In 1993, the PLO recognised Israel on the basis of a two-state solution and effectively signed agreements that gave Israel control of 60 percent of the West Bank, and much of the territory’s land and water resources.
In 1995, Israel built an electronic fence and concrete wall around the Gaza Strip, snapping interactions between the split Palestinian territories.
According to the international law, settlements are illegal, but over the years, hundreds of thousands of Jewish settlers have moved to colonies built on stolen Palestinian land.
In the recent decades, Israel has launched five military assaults on Gaza: in 2008-209, 2012, 2014, 2021, and 2023 starting from 07 October.
Thousands of Palestinians have been killed, including many children, tens of thousands of homes, schools and office buildings have been destroyed.
The Gaza Strip, a 41-kilometre-long and 10-kilometre-wide strip of land located between Egypt and the Mediterranean Sea, is currently under the control of Hamas who have been fighting against mighty Israel.
In 1947, the United Nations voted to divide Palestine into two states, one Jewish and one Arab, and to make Jerusalem a separate city with special status under UN supervision.
The fact that this issue has persisted for so long and remains unresolved or neglected is a major cause of the ongoing humanitarian crisis.
The untold suffering of Palestinians will not come into an end until the USA and its allies stop their irrational support to Israel, the settler colonial and apartheid state. We need a free Palestinian state.

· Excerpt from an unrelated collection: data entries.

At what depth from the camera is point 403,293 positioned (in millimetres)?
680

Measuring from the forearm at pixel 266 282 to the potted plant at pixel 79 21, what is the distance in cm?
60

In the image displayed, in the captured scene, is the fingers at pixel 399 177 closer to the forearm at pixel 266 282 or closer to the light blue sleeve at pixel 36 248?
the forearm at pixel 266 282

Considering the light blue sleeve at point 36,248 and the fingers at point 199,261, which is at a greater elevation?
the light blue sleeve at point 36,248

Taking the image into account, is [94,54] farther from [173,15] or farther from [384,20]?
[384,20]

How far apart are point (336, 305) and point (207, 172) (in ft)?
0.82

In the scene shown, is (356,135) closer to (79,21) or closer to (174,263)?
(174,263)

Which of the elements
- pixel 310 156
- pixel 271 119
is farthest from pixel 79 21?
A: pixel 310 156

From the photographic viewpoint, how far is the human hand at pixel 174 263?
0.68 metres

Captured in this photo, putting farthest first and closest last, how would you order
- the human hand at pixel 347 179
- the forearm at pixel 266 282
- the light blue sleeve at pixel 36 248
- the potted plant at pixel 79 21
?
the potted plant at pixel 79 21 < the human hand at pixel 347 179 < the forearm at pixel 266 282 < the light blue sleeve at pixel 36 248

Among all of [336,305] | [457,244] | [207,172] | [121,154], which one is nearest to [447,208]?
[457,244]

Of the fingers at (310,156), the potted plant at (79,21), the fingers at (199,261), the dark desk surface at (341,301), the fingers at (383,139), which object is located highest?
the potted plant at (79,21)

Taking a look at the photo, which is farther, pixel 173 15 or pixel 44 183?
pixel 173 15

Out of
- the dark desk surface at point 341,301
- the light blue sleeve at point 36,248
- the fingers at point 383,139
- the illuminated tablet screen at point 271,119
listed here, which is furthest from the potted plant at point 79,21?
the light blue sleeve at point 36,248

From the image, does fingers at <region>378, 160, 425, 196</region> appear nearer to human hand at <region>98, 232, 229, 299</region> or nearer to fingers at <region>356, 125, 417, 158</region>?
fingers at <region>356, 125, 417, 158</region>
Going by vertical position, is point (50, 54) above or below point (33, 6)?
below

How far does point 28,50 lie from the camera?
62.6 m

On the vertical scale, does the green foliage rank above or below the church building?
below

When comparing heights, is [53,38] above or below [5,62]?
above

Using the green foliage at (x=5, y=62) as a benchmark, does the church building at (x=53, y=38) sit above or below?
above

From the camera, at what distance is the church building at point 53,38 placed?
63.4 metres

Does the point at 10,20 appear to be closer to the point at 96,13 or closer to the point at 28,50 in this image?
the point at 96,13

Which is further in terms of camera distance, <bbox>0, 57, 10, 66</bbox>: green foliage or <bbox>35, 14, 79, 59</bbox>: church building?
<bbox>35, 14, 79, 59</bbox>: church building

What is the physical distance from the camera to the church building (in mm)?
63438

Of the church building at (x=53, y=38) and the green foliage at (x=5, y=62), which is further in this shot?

We believe Israel is a reality; we hope the Palestinians can regain their nation defeating all the occupiers and enemies.
We, the people Bangladesh irrespective of columnists, researchers, artists, political and labour activists, and members of civil society stand in solidarity with the people of Palestine who for more than 100 years have been subjected to and resisted Israeli military occupation, separation, settlers and colonial violence, ethnic cleansing, land dispossession and apartheid.
(The writer is an educational researcher and teacher educator.)